#### [PROVIDED MATERIAL]
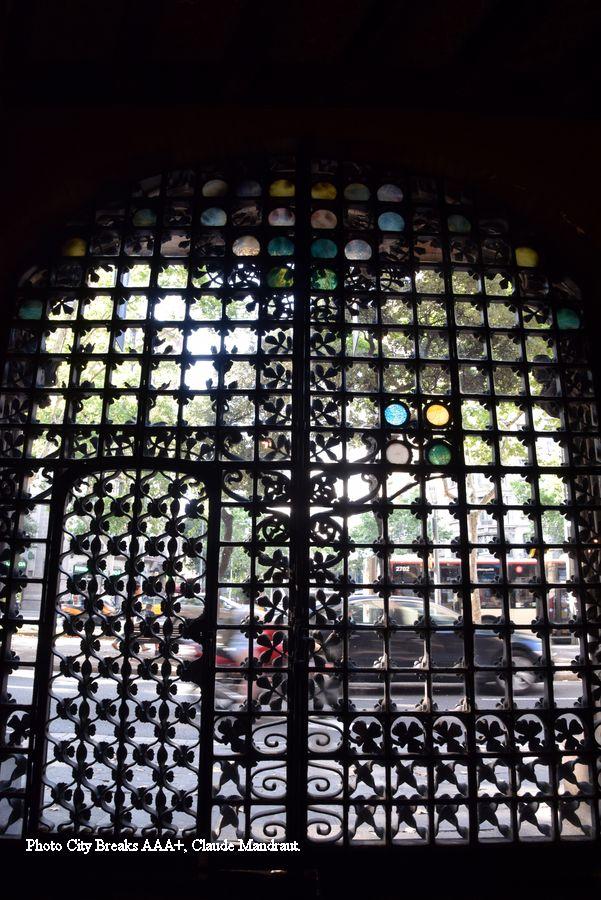 grille monumentale palais Baro de Quadras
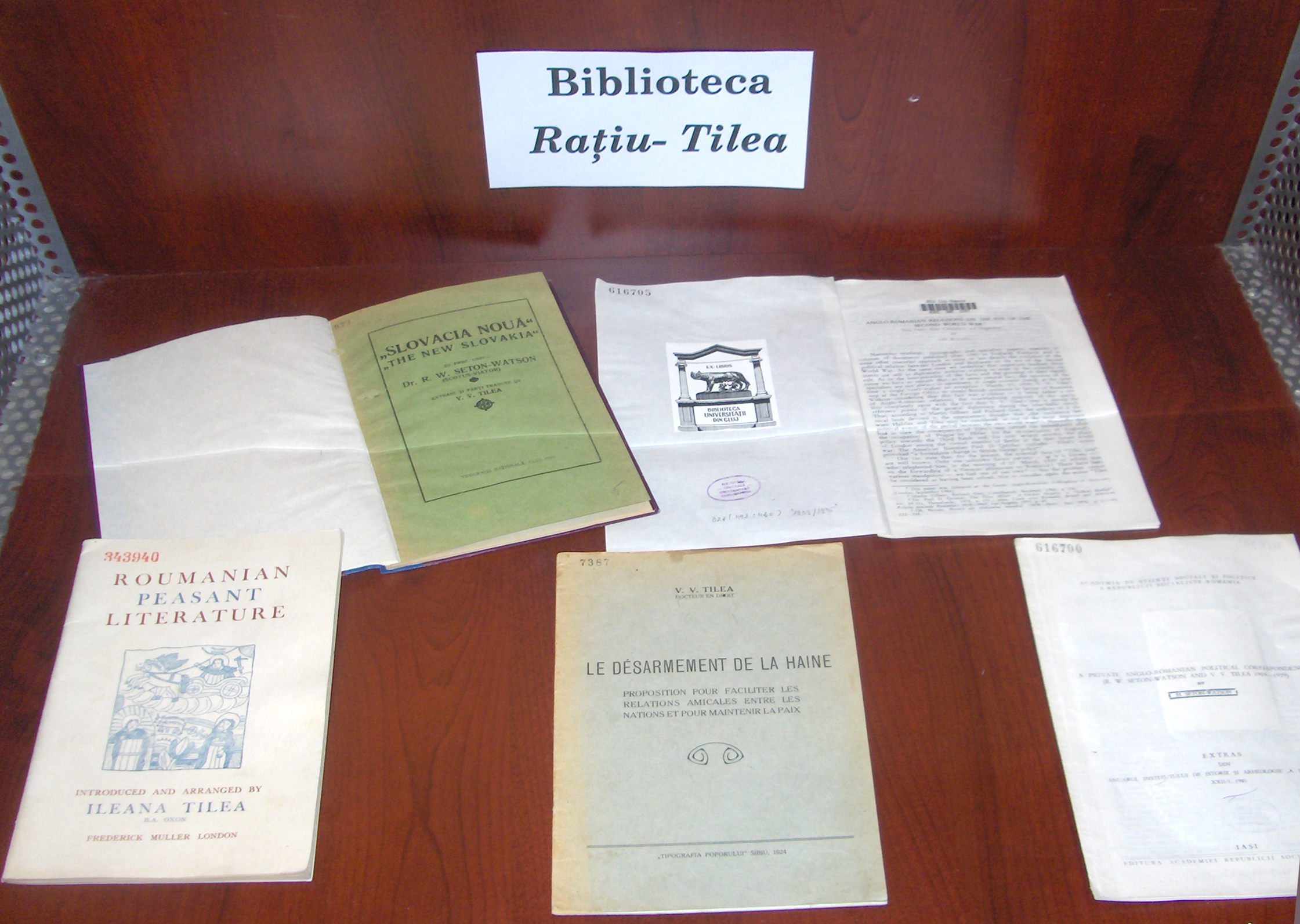 Exhibition at BCU Cluj–Napoca displaying brochures from Raţiu–Tilea Archives in June 2009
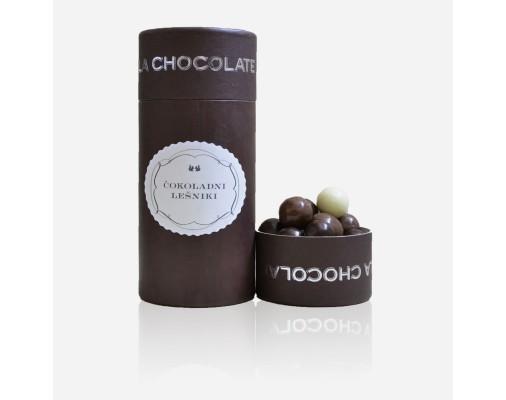 La Chocolate lešniki obliti s čokolado v darilni embalaži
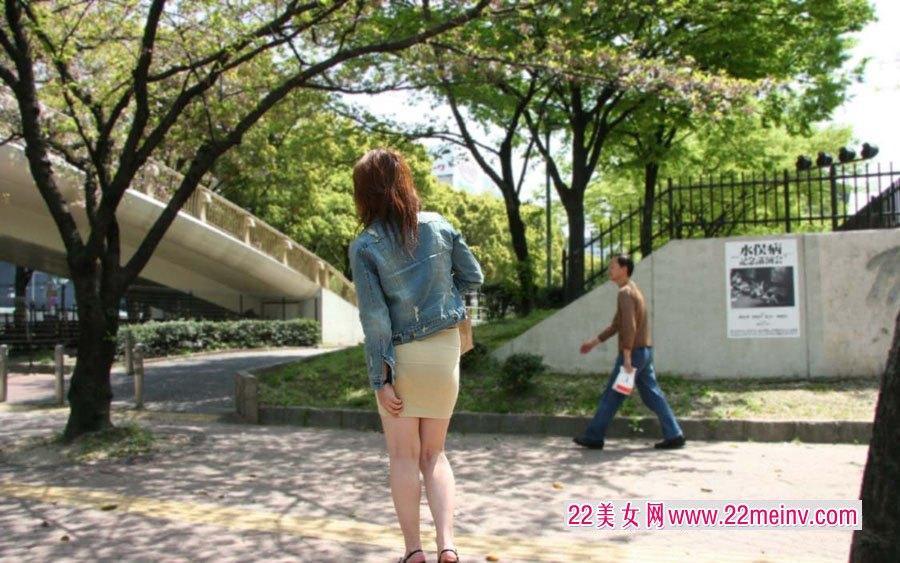 街拍穿透明短裙的美臀女人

#### [DIRECTIONS FOR THIS TASK]
Where a picture appears, skip it; repeat everything else in the data exactly.

#### [EXERCISE RESULT]
 grille monumentale palais Baro de Quadras
 Exhibition at BCU Cluj–Napoca displaying brochures from Raţiu–Tilea Archives in June 2009
 La Chocolate lešniki obliti s čokolado v darilni embalaži
 街拍穿透明短裙的美臀女人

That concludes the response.